Sabır hakkında söylenmiş sözler, onun kapsamı ve kısımları hakkında da bilgi vermektedir. Mesela sahabenin büyüklerinden İbn Abbas [radıyallahu anh] hazretleri şöyle buyurmuştur: “Kur’ân-ı Kerîm’de zikredilen sabır üç kısımdır: Emirleri yerine getirmekteki sabır. Yasakları terketmekteki sabır. Musibetlere karşı sabır.”

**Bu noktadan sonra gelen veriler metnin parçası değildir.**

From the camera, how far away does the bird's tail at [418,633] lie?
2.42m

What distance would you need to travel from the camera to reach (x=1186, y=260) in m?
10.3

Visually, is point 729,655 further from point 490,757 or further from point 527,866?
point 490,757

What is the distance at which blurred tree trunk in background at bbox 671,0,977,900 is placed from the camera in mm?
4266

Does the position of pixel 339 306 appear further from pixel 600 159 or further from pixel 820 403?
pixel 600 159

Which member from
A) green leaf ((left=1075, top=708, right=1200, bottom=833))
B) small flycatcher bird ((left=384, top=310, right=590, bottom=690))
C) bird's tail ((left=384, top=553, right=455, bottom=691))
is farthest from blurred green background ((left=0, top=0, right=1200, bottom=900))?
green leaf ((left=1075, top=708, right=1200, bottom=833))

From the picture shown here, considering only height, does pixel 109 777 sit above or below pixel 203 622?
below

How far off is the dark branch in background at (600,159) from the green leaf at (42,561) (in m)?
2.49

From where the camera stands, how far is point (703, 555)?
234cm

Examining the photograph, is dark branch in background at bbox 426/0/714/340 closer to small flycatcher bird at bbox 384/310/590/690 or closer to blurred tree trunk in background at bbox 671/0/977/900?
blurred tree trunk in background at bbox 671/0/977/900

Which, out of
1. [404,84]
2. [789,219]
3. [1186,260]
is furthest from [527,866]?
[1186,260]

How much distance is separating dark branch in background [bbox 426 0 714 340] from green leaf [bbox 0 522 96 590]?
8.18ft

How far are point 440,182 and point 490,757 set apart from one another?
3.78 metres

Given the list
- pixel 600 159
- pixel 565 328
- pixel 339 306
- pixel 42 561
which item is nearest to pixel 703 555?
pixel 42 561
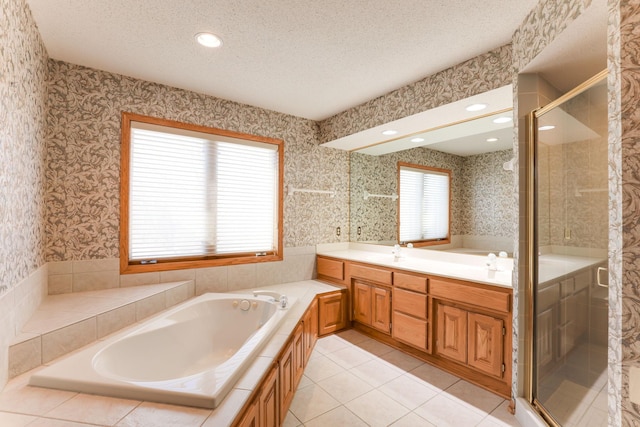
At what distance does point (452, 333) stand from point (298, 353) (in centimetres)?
122

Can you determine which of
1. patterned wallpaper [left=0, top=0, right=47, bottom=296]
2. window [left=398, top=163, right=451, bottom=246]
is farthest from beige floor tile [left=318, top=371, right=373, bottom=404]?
patterned wallpaper [left=0, top=0, right=47, bottom=296]

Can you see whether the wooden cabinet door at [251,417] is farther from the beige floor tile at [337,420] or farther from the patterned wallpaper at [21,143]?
the patterned wallpaper at [21,143]

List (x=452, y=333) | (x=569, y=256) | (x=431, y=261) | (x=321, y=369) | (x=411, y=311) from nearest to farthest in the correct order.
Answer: (x=569, y=256) → (x=452, y=333) → (x=321, y=369) → (x=411, y=311) → (x=431, y=261)

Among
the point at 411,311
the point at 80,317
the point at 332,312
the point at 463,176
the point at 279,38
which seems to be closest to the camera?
the point at 80,317

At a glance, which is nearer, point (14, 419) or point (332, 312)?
point (14, 419)

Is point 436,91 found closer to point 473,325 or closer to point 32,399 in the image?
point 473,325

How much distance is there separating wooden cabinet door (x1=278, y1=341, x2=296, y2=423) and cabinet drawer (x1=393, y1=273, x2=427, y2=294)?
3.96 feet

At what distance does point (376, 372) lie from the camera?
241 cm

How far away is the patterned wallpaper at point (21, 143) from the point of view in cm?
138

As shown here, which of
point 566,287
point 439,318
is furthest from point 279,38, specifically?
point 439,318

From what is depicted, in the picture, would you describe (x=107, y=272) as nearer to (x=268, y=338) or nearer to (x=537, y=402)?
(x=268, y=338)

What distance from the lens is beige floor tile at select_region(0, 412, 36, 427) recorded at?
3.55 ft

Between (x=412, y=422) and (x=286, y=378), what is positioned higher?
(x=286, y=378)

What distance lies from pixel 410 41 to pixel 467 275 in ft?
5.71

Meşhur âlim ve mutasavvıflarımızdan Ebû Tâlib el-Mekkî de [rahmetullahi aleyh] şunları söylemiştir: “Sabır kısım kısımdır. Bunların en önemlileri nefsin isteklerine karşı direnmek ve Mevlâ’nın isteklerine hizmete devam etmektir. İnsanın var gücüyle çabalaması, kalbini nefsanî duygulardan, şeytanî arzu ve isteklerden, dünyevî süs ve gösterişten arındırması da sabır çeşitlerindendir. Âfetlere feryat etmemek de sabırdandır.”